Developing a detailed understanding of customers and their end-to-end journeys is necessary to improve customer value. Knowing your customers – not just as segments but individuals – will help you pinpoint opportunities and effectively optimize their experience across all channels and throughout their lifetimes. Tying these digital initiatives to measurable business value from the beginning is critical to justifying the case for investment and creating a framework for measuring the effectiveness and impact of various initiatives.

With a strong, flexible framework in place, companies will be able to re-focus time and money into revenue-driving capabilities like external partnerships, invest in data-driven digital capabilities to improve customer value, and build back-end processes to support platform scalability.

Don’t forget about back-end processes

All the recent hype about insurtech and customer interactions has shifted attention away from digital considerations beyond technology and customer experience. However, leading companies’ back-end processes will support a digital environment.

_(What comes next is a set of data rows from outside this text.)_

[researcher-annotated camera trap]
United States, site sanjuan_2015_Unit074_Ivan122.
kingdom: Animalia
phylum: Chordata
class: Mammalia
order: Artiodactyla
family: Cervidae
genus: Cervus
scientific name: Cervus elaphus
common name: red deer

In a rapidly advancing industry, the companies out in front are transforming their processes to automate repetitive, business rule-driven work; this is rapidly reducing costs, improving controls, enhancing quality, enabling scalability, and facilitating effective 24/7 service.

Future profitability and ROI hinge on being extremely responsive to business and market conditions and making business processes digital. The market leaders of the future will have fully digitally enabled operating models that feature a low cost profile, increase automation and efficiencies, offer an easy end-user experience. All of this will help them accelerate innovation and invent the future of insurance instead of just reacting to it.

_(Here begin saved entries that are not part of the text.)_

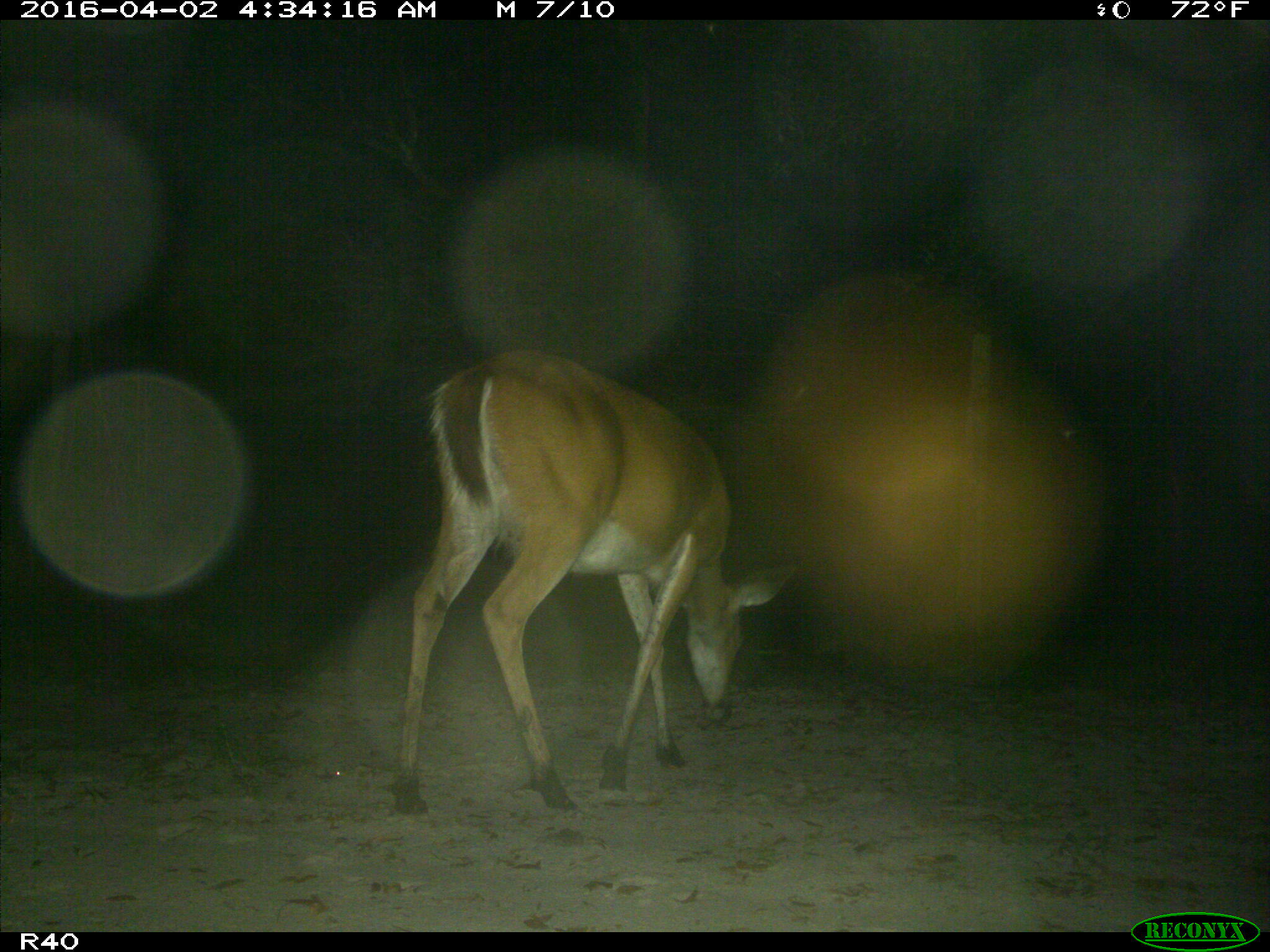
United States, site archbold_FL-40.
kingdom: Animalia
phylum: Chordata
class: Mammalia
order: Artiodactyla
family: Cervidae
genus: Odocoileus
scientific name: Odocoileus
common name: deer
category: unidentified deer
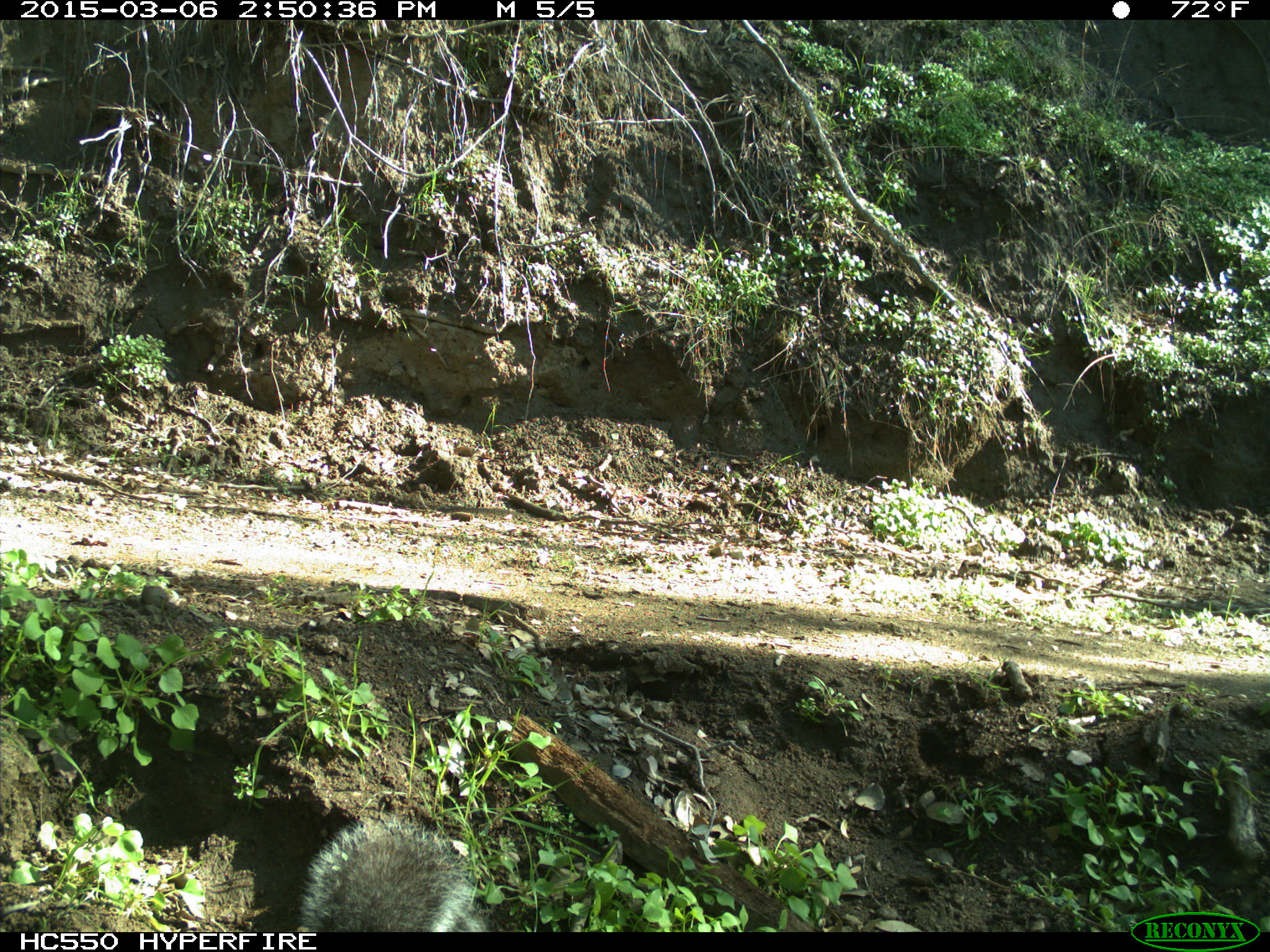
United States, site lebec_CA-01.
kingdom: Animalia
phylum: Chordata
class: Mammalia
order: Rodentia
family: Sciuridae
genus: Sciurus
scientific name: Sciurus carolinensis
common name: eastern gray squirrel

See also: Digital Playbooks for Insurers (Part 1)  

Where we’re headed

The world of insurance has already become digital. Whether you are a personal lines insurer assessing digital sales and service platforms or a life insurer trying to understand interactions with your end consumers, most of the industry has adopted digital agendas and many companies are is seriously trying to become digital-first organizations. Current frontrunners are redirecting their roadmaps and investments to high-priority business areas differentiate them in the market.

Over the next five to ten years, all insurers will be able to take advantage of a broader ecosystem of available tools, leveraging test and learn capabilities that promote innovate in an industry that has not been reinvented for quite some time. Anyone still waiting on the sidelines is in jeopardy of falling so far behind recovery will be extremely difficult. Don’t blink and miss your chance.

Most of the insurance industry has adopted digital agendas and many companies are seriously trying to become digital-first organizations. If you aren’t doing the latter, you risk falling behind; if you haven’t done the former, you may never catch up.

Implications

  • Industry leaders are starting to leave behind the “follower” mentality, reallocating their investments into core capabilities that give them a more customer-centric view, as well as ways to differentiate themselves in the market. Whether you are a “fast- follower” (as opposed to just a follower) or a market innovator, you are likely to share essentially the same approach to establishing an agile organization.
  • The companies that develop a meaningful competitive advantage will design and implement digital platforms that can handle disruption. They will build scalable systems, deliver an end-to-end customer experience, and change their business models to foster a test and learn environment that helps them improve how they go to market. These leaders will be the most likely to quickly adjust and grow as the industry continues to become more digital.
  • With a strong, flexible framework in place, companies will be able to re-focus time and money into revenue-driving capabilities like external partnerships, invest in data-driven digital capabilities to improve customer value, and build back-end processes to support platform scalability.